Gráfico 2. Rácio Dívida⁄(Auto-financiamento) para 2020.

Fonte: BdP.

É legítimo falar de sobre-endividamento em 2020. A maturidade média da dívida é elevada e especialmente alta em alguns sectores. Mas, será seguro afirmar que as empresas portuguesas estão, em média, sobre-endividadas?

2) Sub-endividamento

O endividamento está concentrado em 18% das empresas (Gráfico 3), pelo que não deve ser analisado em termos médios. É significativo que no sector com mais empresas, o Comércio, apenas uma em cada quatro esteja endividada. O sector das Indústrias Extrativas é o mais endividado (cerca de 44%) mas tinha apenas 1.023 empresas em 2020.

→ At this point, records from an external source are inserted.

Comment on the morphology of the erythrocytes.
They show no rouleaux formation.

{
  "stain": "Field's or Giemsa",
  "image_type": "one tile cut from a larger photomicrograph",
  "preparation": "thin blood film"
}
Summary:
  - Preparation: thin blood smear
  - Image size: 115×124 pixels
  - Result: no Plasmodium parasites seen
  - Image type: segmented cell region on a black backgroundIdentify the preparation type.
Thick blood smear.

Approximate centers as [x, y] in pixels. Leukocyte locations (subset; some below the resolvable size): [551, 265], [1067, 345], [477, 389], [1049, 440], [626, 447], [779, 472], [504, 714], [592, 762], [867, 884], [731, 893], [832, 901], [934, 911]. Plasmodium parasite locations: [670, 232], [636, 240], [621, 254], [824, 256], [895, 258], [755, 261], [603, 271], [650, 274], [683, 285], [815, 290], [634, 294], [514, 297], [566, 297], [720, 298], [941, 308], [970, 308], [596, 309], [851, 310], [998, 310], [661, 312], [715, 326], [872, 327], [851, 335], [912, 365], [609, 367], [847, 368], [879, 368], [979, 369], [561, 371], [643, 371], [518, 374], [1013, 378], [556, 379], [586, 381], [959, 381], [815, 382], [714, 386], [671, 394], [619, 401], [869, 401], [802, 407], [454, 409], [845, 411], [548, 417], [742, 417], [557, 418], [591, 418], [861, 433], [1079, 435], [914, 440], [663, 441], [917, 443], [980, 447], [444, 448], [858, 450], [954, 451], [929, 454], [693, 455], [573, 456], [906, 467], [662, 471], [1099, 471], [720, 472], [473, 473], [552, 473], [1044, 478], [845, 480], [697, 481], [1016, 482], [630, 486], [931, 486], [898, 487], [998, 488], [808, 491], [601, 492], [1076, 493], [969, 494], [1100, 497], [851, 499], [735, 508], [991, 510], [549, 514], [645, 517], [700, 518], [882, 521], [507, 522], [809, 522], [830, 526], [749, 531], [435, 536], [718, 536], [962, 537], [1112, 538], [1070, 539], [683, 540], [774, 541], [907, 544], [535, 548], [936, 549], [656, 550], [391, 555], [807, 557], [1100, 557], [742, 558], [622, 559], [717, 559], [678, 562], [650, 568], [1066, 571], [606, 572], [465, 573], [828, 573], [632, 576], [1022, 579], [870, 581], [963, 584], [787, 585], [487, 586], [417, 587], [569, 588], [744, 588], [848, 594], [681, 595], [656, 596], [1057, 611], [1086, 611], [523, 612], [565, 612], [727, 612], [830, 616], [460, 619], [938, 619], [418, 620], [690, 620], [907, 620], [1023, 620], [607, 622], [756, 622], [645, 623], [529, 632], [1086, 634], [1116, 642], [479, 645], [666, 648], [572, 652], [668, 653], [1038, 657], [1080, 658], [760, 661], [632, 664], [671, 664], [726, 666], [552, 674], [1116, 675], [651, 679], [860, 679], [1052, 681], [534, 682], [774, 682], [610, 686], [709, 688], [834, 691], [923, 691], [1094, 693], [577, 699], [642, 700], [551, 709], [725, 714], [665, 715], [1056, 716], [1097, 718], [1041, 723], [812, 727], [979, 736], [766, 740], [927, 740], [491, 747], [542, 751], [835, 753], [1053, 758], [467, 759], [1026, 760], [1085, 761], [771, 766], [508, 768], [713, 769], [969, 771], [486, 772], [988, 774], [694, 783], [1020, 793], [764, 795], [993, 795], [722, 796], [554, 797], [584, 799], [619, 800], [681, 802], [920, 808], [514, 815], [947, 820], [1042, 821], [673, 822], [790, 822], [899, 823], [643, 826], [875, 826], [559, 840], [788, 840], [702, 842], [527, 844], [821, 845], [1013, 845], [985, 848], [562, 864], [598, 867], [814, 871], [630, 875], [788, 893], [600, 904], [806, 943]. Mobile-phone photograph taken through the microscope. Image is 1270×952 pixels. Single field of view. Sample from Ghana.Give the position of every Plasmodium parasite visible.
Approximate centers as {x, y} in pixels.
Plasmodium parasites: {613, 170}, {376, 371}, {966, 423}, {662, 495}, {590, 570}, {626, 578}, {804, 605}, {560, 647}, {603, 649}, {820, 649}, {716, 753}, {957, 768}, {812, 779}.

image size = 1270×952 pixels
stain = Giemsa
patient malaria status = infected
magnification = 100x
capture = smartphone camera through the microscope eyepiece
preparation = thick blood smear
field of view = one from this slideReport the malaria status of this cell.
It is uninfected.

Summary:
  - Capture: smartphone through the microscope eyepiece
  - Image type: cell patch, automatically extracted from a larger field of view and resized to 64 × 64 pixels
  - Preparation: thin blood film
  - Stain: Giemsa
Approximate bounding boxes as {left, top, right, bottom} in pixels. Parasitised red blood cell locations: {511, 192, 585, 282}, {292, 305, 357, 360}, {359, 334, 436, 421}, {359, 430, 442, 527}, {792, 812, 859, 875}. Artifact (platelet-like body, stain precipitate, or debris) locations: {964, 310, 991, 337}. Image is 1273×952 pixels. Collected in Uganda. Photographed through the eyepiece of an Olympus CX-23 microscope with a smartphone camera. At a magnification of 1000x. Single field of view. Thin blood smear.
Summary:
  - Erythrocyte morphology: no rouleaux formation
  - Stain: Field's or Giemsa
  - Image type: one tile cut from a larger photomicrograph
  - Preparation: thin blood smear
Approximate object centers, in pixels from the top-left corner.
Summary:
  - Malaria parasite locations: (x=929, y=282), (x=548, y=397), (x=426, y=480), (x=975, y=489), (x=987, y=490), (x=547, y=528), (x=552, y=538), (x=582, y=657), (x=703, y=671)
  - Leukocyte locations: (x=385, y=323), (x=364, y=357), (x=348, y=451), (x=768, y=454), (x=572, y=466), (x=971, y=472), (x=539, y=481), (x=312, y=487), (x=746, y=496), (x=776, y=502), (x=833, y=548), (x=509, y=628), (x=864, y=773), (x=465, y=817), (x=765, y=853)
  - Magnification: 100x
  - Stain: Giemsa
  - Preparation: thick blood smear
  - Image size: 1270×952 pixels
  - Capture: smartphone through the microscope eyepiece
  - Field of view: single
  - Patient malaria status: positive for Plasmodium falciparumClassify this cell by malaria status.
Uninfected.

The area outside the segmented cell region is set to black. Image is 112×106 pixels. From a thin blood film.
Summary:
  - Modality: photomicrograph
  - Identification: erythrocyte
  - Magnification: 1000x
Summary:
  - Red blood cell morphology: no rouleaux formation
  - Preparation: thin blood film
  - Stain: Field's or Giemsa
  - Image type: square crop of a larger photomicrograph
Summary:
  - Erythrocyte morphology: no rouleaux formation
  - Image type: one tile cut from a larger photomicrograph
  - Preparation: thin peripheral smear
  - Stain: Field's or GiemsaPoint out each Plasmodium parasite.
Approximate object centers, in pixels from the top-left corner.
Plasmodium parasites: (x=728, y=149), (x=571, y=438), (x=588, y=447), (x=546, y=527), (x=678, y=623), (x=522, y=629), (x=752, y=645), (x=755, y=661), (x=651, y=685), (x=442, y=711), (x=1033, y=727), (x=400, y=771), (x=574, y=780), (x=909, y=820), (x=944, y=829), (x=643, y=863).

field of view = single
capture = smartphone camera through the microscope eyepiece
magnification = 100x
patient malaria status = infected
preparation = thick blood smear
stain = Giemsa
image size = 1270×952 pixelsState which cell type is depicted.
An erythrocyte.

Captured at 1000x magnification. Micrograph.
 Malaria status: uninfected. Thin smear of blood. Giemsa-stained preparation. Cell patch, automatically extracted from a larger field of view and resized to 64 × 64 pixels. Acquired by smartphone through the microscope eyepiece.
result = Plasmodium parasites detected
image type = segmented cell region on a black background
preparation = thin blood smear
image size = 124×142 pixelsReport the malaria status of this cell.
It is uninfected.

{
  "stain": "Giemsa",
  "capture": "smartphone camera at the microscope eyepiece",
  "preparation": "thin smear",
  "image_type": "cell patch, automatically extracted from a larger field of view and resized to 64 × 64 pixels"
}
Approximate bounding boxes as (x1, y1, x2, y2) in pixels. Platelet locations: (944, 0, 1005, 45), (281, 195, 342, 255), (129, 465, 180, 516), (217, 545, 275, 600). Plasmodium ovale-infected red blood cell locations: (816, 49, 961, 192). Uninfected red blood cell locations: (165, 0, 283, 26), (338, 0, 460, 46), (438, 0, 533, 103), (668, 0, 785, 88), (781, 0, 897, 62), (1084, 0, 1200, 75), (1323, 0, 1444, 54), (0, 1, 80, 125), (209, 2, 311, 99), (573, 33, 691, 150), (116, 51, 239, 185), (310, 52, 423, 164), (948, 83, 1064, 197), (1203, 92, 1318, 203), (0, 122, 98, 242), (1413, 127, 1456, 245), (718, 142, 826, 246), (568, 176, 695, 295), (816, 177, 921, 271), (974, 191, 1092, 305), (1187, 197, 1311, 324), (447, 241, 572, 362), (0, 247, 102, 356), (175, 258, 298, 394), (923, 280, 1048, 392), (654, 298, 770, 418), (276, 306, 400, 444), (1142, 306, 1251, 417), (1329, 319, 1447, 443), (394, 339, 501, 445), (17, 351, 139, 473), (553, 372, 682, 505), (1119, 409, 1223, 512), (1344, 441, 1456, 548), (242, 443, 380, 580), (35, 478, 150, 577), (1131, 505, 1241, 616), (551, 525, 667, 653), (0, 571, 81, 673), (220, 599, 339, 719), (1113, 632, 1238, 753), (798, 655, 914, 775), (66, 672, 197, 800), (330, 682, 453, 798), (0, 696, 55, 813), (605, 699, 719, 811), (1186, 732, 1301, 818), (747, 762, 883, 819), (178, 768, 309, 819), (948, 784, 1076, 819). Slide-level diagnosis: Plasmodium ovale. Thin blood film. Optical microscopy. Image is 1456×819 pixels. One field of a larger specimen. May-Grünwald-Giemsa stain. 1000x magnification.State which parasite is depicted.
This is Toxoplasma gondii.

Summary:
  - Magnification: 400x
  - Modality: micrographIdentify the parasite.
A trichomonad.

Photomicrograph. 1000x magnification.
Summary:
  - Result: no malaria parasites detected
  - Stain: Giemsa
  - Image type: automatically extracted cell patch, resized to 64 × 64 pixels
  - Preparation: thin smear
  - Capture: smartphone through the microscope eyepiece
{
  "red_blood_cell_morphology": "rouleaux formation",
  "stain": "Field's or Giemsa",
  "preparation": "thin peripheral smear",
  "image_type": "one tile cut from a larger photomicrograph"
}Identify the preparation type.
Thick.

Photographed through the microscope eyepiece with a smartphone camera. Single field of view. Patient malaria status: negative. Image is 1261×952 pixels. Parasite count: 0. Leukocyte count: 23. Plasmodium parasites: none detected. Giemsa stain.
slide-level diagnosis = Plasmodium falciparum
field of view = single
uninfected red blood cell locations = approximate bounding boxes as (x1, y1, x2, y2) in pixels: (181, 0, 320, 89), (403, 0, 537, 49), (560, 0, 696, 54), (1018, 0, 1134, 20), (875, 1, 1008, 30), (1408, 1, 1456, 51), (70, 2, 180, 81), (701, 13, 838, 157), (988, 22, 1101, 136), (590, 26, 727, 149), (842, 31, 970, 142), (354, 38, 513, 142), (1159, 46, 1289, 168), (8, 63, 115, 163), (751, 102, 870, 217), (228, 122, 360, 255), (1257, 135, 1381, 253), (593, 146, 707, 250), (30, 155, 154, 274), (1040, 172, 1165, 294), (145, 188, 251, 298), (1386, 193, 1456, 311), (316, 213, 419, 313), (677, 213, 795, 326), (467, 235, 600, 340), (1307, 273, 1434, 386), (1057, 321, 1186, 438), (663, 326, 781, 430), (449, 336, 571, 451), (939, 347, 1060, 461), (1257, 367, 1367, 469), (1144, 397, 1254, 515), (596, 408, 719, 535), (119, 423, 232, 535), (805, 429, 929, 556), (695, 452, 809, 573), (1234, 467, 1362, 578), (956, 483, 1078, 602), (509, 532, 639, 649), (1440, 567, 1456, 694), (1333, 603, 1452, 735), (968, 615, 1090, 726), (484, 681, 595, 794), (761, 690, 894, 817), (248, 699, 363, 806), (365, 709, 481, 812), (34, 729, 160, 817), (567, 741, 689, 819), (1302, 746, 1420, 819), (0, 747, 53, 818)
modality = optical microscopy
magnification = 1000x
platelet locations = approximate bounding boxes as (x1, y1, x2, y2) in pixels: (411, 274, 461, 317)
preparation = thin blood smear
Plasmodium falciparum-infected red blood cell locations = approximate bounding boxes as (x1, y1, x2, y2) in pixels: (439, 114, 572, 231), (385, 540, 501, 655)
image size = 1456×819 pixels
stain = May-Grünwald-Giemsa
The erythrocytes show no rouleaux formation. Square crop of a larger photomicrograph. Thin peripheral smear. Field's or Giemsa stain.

Gráfico 3. Empresas endividadas e não-endividadas (unidades), em 2021.

Fonte: Banco de Portugal divulga informação sobre moratórias de crédito. Janeiro de 2021.

Gráfico 4. Devedores e empresas por sector em 2020 (milhares).

Fonte: BdP.


Gráfico 5. Empresas endividadas e não-endividadas por sector (%). Valores médios para 2006-2020.

Fonte: BdP.

Conclusão

Em média, as empresas portuguesas não estão sobre-endividadas, apesar de o endividamento médio em alguns sectores ser preocupante. Contudo, as empresas portuguesas que se endividam não ultrapassam os 18% do total. Quaisquer análises do endividamento do conjunto de empresas ou de sectores de atividade devem utilizar dados desagregados para devedores e não-devedores. Estes números revelam que existe muita heterogeneidade escondida pelas médias – o clássico problema do estatístico que morreu afogado num rio que tinha, em média, um metro de profundidade…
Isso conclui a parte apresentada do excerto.